• _Provided text_
FDA Approves Heart Valve Device
Written by Faith Anderson on November 4, 2011
Senile Aortic Valve Stenosis
Senile aortic valve stenosis is a progressive, age-related disease caused by calcium deposits on the aortic valve, which cause the valve to narrow. A smaller valve opening means the heart must work harder to pump enough blood through the valve, which eventually results in a weakened heart. This can lead to serious complications like heart failure, chest pain, fainting, cardiac arrest or irregular heart rhythms. Once senile aortic valve stenosis symptoms begin, more than half of patients die within two years. In most cases, open-heart surgery is the preferred method of treatment, in order to replace the damaged valve and restore normal blood flow. Unfortunately, this procedure carries too many risks for some patients.
“Surgery to replace the aortic valve is an effective treatment for severe senile aortic valve stenosis. The Sapien THV is an example of an innovative new device that will provide some people with this condition who can’t undergo open heart surgery with the option of valve replacement,” said Jeffrey Shuren, M.D., director of the FDA’s Center for Devices and Radiological Health. “The agency remains committed to working with companies who are developing breakthrough treatments that will have a significant impact on patient care in the U.S.”
Sapien THV Risk Profile
The FDA’s approval of the Sapien THV is based on a study involving 365 patients with senile aortic stenosis who were not eligible for open-heart surgery. Half of the patients received the Sapien valve and half received an alternative treatment that also did not require open-heart surgery. According to the study, patients who received the Sapien valve were more likely to survive one year after surgery, compared to patients who did not receive the implant. After one year, 69% of the Sapien patients were alive, compared to 50% of the patients who received an alternative treatment. Unfortunately, patients who received the Sapien valve also experienced two and a half times more strokes and eight times as many vascular and bleeding complications than the other group.

Records taken from a collection
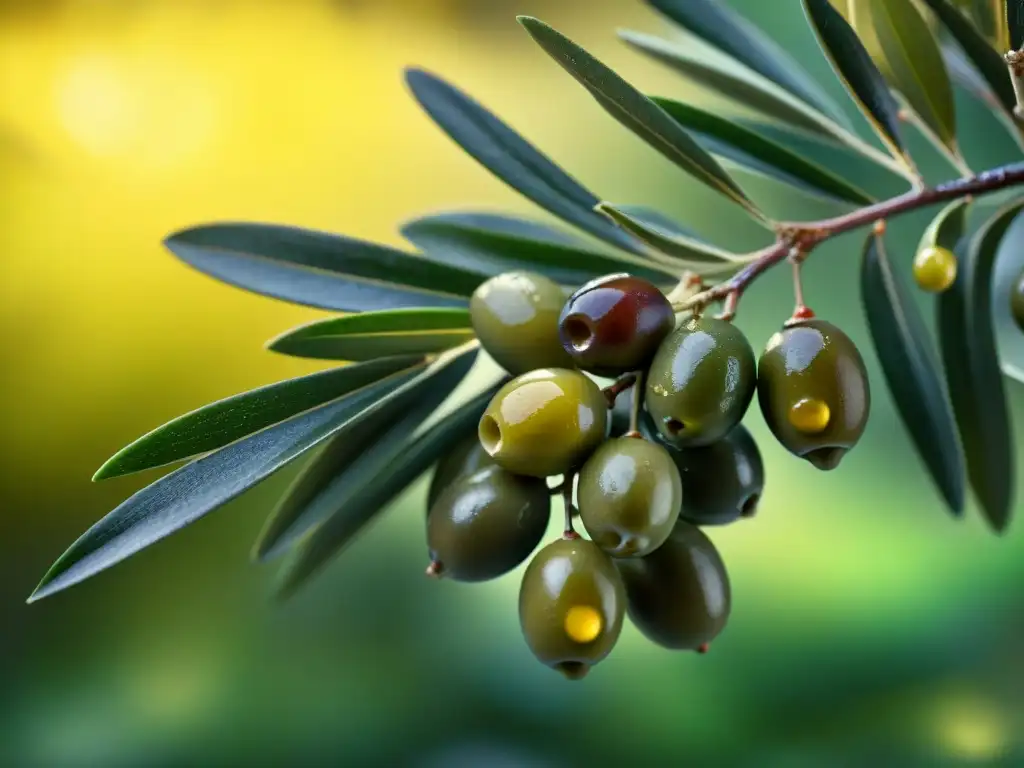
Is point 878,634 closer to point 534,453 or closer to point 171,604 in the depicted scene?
point 534,453

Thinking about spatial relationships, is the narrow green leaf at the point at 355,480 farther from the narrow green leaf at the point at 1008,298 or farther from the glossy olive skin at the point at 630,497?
the narrow green leaf at the point at 1008,298

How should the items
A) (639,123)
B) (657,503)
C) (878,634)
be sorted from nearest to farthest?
(657,503)
(639,123)
(878,634)

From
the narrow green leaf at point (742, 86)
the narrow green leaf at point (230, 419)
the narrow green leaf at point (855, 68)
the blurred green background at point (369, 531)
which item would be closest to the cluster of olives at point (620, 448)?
the narrow green leaf at point (230, 419)

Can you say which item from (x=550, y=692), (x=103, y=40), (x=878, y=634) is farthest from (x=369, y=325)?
(x=103, y=40)

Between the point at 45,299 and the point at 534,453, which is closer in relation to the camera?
the point at 534,453

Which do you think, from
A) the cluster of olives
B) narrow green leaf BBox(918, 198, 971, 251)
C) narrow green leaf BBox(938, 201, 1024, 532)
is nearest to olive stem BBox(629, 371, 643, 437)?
the cluster of olives

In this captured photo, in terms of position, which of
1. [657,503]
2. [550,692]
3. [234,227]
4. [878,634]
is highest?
[234,227]

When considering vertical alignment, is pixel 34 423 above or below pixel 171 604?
above

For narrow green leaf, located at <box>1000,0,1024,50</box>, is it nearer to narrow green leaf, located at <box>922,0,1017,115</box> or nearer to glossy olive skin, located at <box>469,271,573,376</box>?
narrow green leaf, located at <box>922,0,1017,115</box>
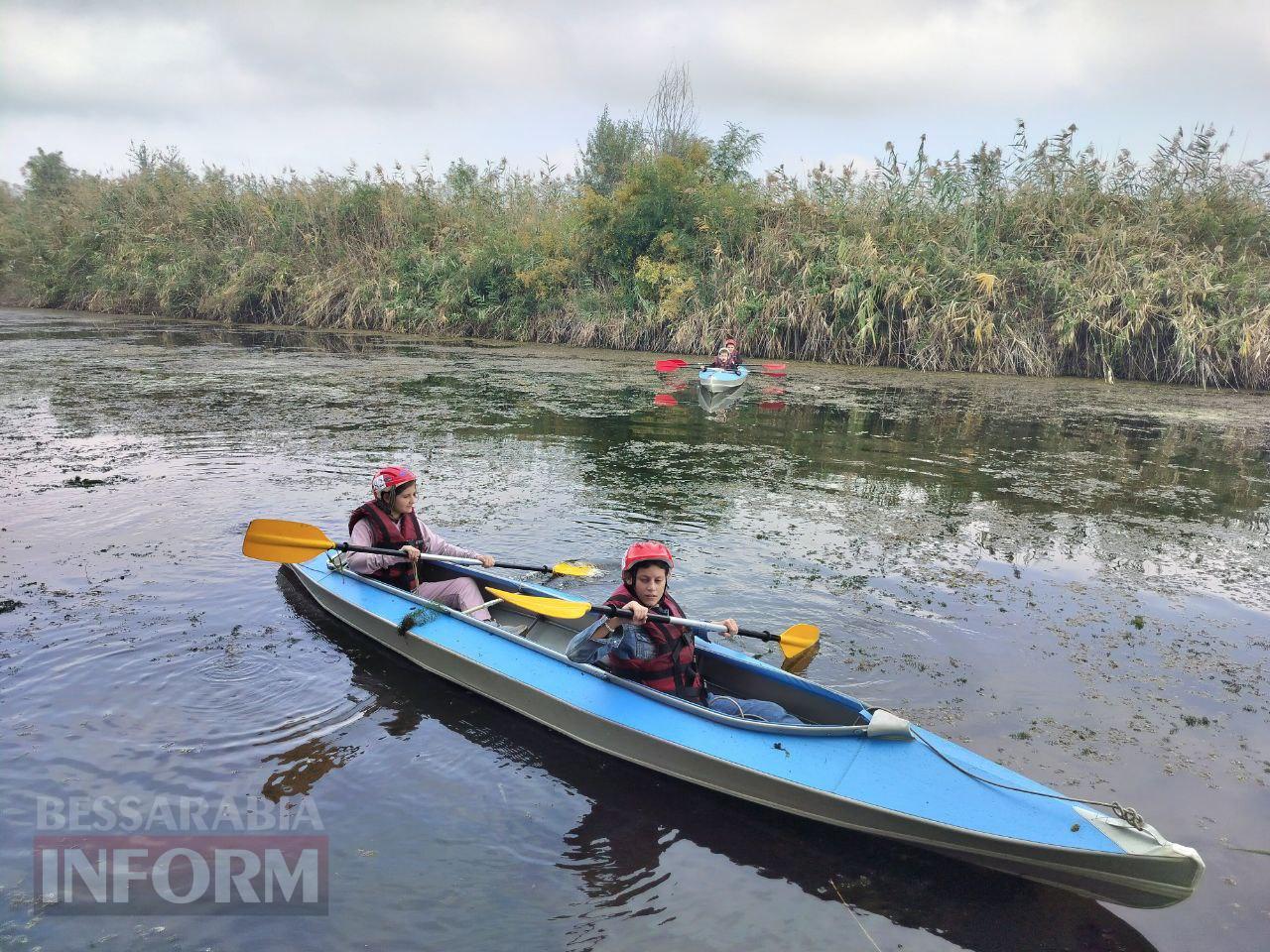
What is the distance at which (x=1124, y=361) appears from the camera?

• _Required work_
1 – For the heart valve article, decide whether each statement agrees with it, answering yes or no and quoting the deciding words: (a) The study behind the approval involved 365 patients who were not eligible for open-heart surgery. (b) After one year, more than half of the patients who received an alternative treatment were alive. (c) Patients who received the Sapien valve had fewer strokes than the other group.
2 – Carry the heart valve article forward from its last sentence.

• _Answers by item_
1 –
(a) Yes: "a study involving 365 patients with senile aortic stenosis who were not eligible for open-heart surgery"
(b) No: "compared to 50% of the patients who received an alternative treatment"
(c) No: "patients who received the Sapien valve also experienced two and a half times more strokes"

2 –
The most common serious and potentially life-threatening side effects in patients receiving the Sapien valve include stroke, death, perforation of the blood vessels, ventricle or valvular structures, significant bleeding, damage to the conduction system in the heart, and leaks around the new valve. According to the FDA, the Sapien THV is approved for senile aortic stenosis patients who are not eligible for open-heart surgery to replace a damaged aortic valve. The Sapien valve is not approved for patients who can be treated with open-heart surgery, and is not recommended in patients who have congenital heart valve anomalies, have masses or an infection in their hearts, or cannot tolerate anticoagulation/antiplatelet therapy. The product label recommends that a heart surgeon be involved in determining if the Sapien valve procedure is an appropriate treatment for the patient.